(Reading text begins)

15 July 2019

5G in five (not so) easy pieces

Tom Wheeler

Tom Wheeler served as the 31st chairman of the Federal Communications Commission from 2013 to 2017. This paper is adapted from a presentation made at the request of the Government Accountability Office.

Throughout the world, ink is being spilled and electrons exercised in a frenetic focus on fifth generation wireless technology, or 5G. The 5G discussion, with all its permutations and combinations, has grown to resemble an elementary school soccer game where everyone chases the ball, first in one direction, then another.

In classic network engineering terms, the “noise” surrounding 5G is interfering with the “signal” about just what 5G is and what is necessary for its introduction. Consideration of 5G is far more serious than the so-called 5G “race” concocted by those seeking to advantage themselves in the business or political market—especially the political market.


There are five often misunderstood facts to know about 5G:
5G is revolutionary because it replaces the hardware components of the network with software that “virtualizes” the network by using the common language of Internet Protocol (IP).
5G is evolutionary as both its new radios and the core network functions are defined as a progression from 4G. Like 4G before it, in most markets 5G will roll out in steps.
5G is not transformational, per se. What will be transformative are the applications that will use the network. The United States was not the first to deploy any of the “G’s” of wireless networks, but nonetheless dominates the wireless ecosystem because of the innovative technologies developed by American entrepreneurs for those networks.
5G is a cybersecurity risk because the network is software based. Earlier networks’ reliance on centralized hardware-based functions offered a security-enhancing choke point. Distributed software-based systems, per se, are more vulnerable.
5G is spectrum dependent. In the long run this means new spectrum allocations. While those are underway, however, the evolution has begun using old spectrum assignments.

“Winning 5G” is not so much a “race” as it is a process. Characterizing 5G as a contest demeans its great technological progress and the policy challenges that progress presents. 5G should be more than a political talking point; the new network represents the need for a meaningful policy strategy.

What is missing in today’s 5G policy discussion is a focused identification of deliverables that go deeper and are more meaningful than the ill-defined “winning” of a so-called “5G race.” To consider this, let’s parse 5G into five (not so) easy pieces:
What will it do?
What is the technology and what about spectrum?
What about cybersecurity?
What are the hidden issues?
Does first to the tape really matter?
WHAT WILL 5G DO?

To listen to its proponents, 5G is on par with the genius of Edison. For equipment manufacturers it is a new revenue stream at a time when the 4G market was becoming saturated.[1] For wireless carriers, it similarly offers a vision of high margin network-based applications in place of today’s commoditized carriage of other companies’ data. And for political actors, 5G is the perfect excitement vehicle: something new and better, the promise of which could be theoretically lost without the actor’s decisive leadership.

(Reading text ends)
(Data for analysis begins)

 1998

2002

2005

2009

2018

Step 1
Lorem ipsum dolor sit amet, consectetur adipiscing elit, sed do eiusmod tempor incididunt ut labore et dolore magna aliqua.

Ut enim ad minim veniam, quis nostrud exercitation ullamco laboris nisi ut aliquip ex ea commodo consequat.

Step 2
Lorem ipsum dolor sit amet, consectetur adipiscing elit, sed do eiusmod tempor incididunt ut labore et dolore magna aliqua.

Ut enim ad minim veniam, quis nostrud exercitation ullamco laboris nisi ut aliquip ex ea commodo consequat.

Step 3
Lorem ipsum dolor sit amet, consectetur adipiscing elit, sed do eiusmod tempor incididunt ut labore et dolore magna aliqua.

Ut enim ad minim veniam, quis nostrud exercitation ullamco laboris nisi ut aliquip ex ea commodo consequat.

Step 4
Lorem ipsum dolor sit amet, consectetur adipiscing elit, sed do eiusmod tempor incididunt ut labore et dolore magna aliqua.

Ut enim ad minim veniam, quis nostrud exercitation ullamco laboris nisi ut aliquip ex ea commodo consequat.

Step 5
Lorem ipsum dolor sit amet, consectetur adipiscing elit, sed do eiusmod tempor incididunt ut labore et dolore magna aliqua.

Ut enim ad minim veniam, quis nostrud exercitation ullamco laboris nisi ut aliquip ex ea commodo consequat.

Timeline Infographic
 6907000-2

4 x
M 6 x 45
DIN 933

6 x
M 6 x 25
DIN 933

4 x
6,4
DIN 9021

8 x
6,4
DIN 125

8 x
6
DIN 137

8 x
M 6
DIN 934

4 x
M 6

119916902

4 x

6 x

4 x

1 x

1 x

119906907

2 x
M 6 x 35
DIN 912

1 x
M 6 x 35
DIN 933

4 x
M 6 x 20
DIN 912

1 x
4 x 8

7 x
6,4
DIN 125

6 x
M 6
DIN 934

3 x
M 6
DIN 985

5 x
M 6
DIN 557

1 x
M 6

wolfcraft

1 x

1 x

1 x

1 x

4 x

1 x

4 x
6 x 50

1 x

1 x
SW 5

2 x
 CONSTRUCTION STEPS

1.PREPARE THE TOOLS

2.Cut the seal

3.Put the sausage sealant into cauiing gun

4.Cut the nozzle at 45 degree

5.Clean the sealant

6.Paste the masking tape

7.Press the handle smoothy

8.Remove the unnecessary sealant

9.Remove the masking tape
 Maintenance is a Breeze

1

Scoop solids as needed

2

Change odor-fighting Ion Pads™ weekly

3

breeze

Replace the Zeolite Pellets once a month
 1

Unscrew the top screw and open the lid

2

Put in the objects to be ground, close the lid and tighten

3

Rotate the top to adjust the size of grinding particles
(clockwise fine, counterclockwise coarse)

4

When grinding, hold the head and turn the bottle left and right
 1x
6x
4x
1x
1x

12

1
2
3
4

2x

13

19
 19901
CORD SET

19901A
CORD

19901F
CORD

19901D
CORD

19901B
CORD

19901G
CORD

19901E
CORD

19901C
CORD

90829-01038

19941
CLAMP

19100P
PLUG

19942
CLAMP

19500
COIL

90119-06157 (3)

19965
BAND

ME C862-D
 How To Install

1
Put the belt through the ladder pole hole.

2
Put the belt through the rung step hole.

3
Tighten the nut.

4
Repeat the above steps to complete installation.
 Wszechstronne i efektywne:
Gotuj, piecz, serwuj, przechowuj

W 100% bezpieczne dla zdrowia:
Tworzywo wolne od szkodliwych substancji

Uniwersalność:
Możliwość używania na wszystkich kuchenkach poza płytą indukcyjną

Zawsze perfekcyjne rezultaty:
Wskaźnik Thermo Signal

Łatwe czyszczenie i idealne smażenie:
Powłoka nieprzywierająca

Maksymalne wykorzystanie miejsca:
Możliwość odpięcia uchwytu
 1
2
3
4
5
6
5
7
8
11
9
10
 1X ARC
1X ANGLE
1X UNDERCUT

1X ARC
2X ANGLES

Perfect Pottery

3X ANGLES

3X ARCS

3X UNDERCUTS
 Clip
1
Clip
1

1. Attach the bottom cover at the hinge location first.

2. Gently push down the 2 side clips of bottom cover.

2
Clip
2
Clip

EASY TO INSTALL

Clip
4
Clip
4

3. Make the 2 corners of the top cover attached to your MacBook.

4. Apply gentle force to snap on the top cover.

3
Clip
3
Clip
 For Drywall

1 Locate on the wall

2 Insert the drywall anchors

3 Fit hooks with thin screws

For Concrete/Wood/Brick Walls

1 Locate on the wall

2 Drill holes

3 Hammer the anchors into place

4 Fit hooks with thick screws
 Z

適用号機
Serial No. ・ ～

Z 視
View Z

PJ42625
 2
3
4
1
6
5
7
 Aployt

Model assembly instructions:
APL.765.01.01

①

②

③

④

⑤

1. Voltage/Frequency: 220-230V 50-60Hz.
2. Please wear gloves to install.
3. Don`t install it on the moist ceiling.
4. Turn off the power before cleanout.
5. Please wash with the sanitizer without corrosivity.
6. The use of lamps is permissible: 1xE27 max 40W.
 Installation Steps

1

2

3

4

(Data for analysis ends)

## Task instructions
1) Using the 5G paper, explain in one to three sentences why it calls 5G a cybersecurity risk.
2) Pick up the 5G paper after its last sentence and keep writing it.

## Replies
1) The paper calls 5G a cybersecurity risk because the network is software based. Earlier networks relied on centralized hardware-based functions, which offered a security-enhancing choke point. Distributed software-based systems are, in themselves, more vulnerable.

2)
Perhaps, however, we should listen to Bill Stone, Verizon’s vice president of technology development and planning. Wisely, Stone recently warned, “There is a potential to overhype and under-deliver on the 5G promise.”[2]

There is no question as to the importance of 5G. It is the most significant network overhaul in history because the alchemy of digital technology allows the transformation of what was always done in hardware to become functions accomplished in software. Then, with such a virtualized network, the power of the lingua franca of Internet Protocol (IP) takes over to eliminate the need for specific technology protocols for specific functions.

Yet, while 5G holds great promises, the wisdom of Stone’s admonition should be our North Star. It is time to take a deep breath and realize that 5G is something more than marketing slogans or technology to be weaponized for political purposes.




“It is time to take a deep breath and realize that 5G is something more than marketing slogans or technology to be weaponized for political purposes.”

As a part of the lead up to the 2016 allocation of the world’s first 5G-dedicated spectrum, I told the National Press Club, “If anyone tells you they know the details of what 5G will deliver, walk the other way.”[3] Insofar as all the potential new services 5G could enable, it is an admonition that still stands three years later. 5G will be both evolutionary and revolutionary. At first, consumers will notice only incremental improvements as 5G is used principally for capacity expansion. Over time, however, an all Internet Protocol (IP) based network will open new possibilities.

5G is a vast framework for the networked application of spectrum. When the functions of the network are virtualized in software, the nature of the network is transformed from its traditional role of transporting information between points, to abstracting and orchestrating digital information within an all-digital network. Because it is a software-driven network, 5G may be the last physical network overhaul in generations as upgrades will now be only a matter of replacing software and low-cost, commodity components.

The details of the new applications that will use the network are still in the imagination stage. How they will function, however, is not. The ubiquitous Internet Protocol will be the language of both the network architecture and the applications that run on it. Thanks to IP, 5G will be able to run multiple concurrent application layers—each tied together by IP—as opposed to legacy telecom networks that could only perform tasks sequentially. This capability ignites innovation potential while exposing 5G to the vast array of resources inherent to cloud computing.

Just what collapsing everything to IP (as opposed to the tradition of unique protocols for unique applications) means in terms of applications is up for grabs. It is revealing, for instance, that Verizon is running a crowdsourced “Build on 5G Challenge” contest in which they solicit ideas for 5G products, services, or applications.[4] Answering this question will be crucial to how and at what speed 5G is deployed. As one trade publication put it, “operators are looking for the ‘killer’ 5G app because the cost of rolling out 5G networks is expensive, and the costs won’t be recouped by simply increasing prices for mobile connections.”[5]

While innovators explore the promise of an all-IP world, early mass market applications of 5G will probably be more pedestrian. One industry analyst suggested that, like other internet experiences, the high-speed, low latency realism of 5G might make pornography an early moneymaking application.[6] Another analyst suggested that real time gambling during sporting events will take advantage of 5G’s high-speed, low latency connections.[7]In other words, if previous internet history holds, when consumers slip on 5G-enabled AR and VR headsets, it may not just be for a tour of Tutankhamun’s tomb.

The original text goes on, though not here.